Nur scheinbar zufällige Muster: Eine Studie zeigt die Möglichkeit auf, Salz-Substanzen anhand der Flecken zu identifizieren, die sie nach dem Trocknen hinterlassen. Anhand der subtilen Muster-Gemeinsamkeiten der Kristallstrukturen ist das künstliche Intelligenz-System bisher in der Lage, 42 verschiedene Arten von Salzflecken mit hoher Genauigkeit zuzuordnen. Aus diesem “Fingerabdruck”-Ansatz könnte sich ein schlankes Analyseverfahren entwickeln, das etwa bei der Erkundung von Himmelskörpern grundlegende Informationen über Materialien liefern kann, sagen die Forschenden.

Man kennt es aus der Küche: Ein Tropfen des gesalzenen Nudelkochwassers hinterlässt nach dem Trocknen einen weißlichen Fleck auf der Anrichte. Mit der Lupe betrachtet, könnte man dabei etwas erkennen, das aussieht wie in abstraktes Kunstwerk: filigrane Strukturen, die durch das Auskristallisieren des Natriumchlorids entstanden sind. Jeder Tropfen bildet dabei wiederum individuelle Muster aus. Denn komplexe Flüssigkeitsbewegungen und eine Reihe von Umweltfaktoren beeinflussen das jeweilige Ablagerungsmuster. Das Kristallwachstum wird allerdings auch von den speziellen Merkmalen der jeweiligen Substanz geprägt. Doch eine einfache Unterscheidung zwischen den vielen Arten von Salzen ist dadurch nicht möglich: Zumindest augenscheinlich lässt sich beispielsweise das Relikt einer Natriumchloridlösung nicht von einem Kaliumchlorid-Fleck unterscheiden.

Kann KI einen „Kennerblick“ entwickeln?

Deshalb haben die Forschenden um Bruno Batista von der Florida State University in Tallahassee nun ausgelotet, inwieweit Künstliche Intelligenz die subtilen Unterschiede erkennen könnte: Ist es dadurch doch möglich, die Identität einer Salzablagerung allein anhand ihres Aussehens zu bestimmen? Um das grundlegende Potenzial zu erfassen, nahmen die Forscher 7500 Detailfotos von 42 verschiedenen Arten von Salzflecken auf. Sie wurden aus winzigen Tropfen unter standardisierten Bedingungen auf Glas-Objektträgern „gezüchtet“. Mithilfe eines speziellen Softwarekonzepts wurde jedes Bild dann anhand von16 Parametern charakterisiert. Darunter waren etwa Merkmale wie die Ablagerungsfläche, die Kompaktheit und Textur. Darin spiegeln sich wiederum die subtilen Besonderheiten bei der Anordnung der winzigen Kristalle in Ringen, Nadeln und blattähnlichen Strukturen wider.

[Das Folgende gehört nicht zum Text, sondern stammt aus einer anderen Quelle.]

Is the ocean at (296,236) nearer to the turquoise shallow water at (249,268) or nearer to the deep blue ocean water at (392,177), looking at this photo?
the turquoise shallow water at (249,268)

Mit diesen Bildinformationen haben die Forschenden dann ein KI-System gefüttert und trainiert: Durch die Methoden des maschinellen Lernens ist es möglich, verborgene Muster in den Daten aufzudecken. Konkret sollte das System also lernen, anhand der subtilen strukturellen Gemeinsamkeiten typische Merkmale von Salzflecken einer bestimmten Art zu erkennen. Wie das Team berichtet, war der Ansatz erfolgreich. Dies zeigte sich an der Fähigkeit ihres Systems, die Identität eines Salzes anhand von neuen Flecken zu erkennen. Trotz des bisher vergleichsweise bescheidenen Trainings-Datensatzes war die KI in der Lage, mit bereits hoher Genauigkeit das jeweilige Salz anhand des Fleck-Fotos zu bestimmen. “Wir waren überrascht, wie gut das funktioniert hat”, sagt Seniorautor Oliver Steinbock von der Florida State University. “Wer hätte gedacht, dass man anhand eines Fotos Natriumchlorid von Kaliumchlorid unterscheiden kann? Auf den Bildern sehen sie sehr ähnlich aus – aber die Methode erkennt den Unterschied”, so der Forscher.

Vielversprechender Ansatz

Wie er und seine Kollegen betonen, handelt es sich bisher um einen Nachweis der Machbarkeit: Zumindest für reine wässrige Salzlösungen hat sich nun bereits gezeigt, dass eine Identifikation der Substanz anhand des Aussehens von mikrogrammgroßen Ablagerungen möglich ist. Nun soll das Konzept deutlich ausgebaut werden: Die Forschenden planen, den Trainings-Datensatz durch die Analyse von Hunderttausenden von zusätzlichen Bildern zu erweitern. Außerdem sollen mehr Verbindungen und Substanzmischungen einbezogen werden, wodurch das Werkzeug noch genauer und vielseitiger werden kann. Diese große Zahl erfordert allerdings eine Automatisierung. Momentan testen die Forschenden dazu den Einsatz eines Roboter-Tropfen-Imagers.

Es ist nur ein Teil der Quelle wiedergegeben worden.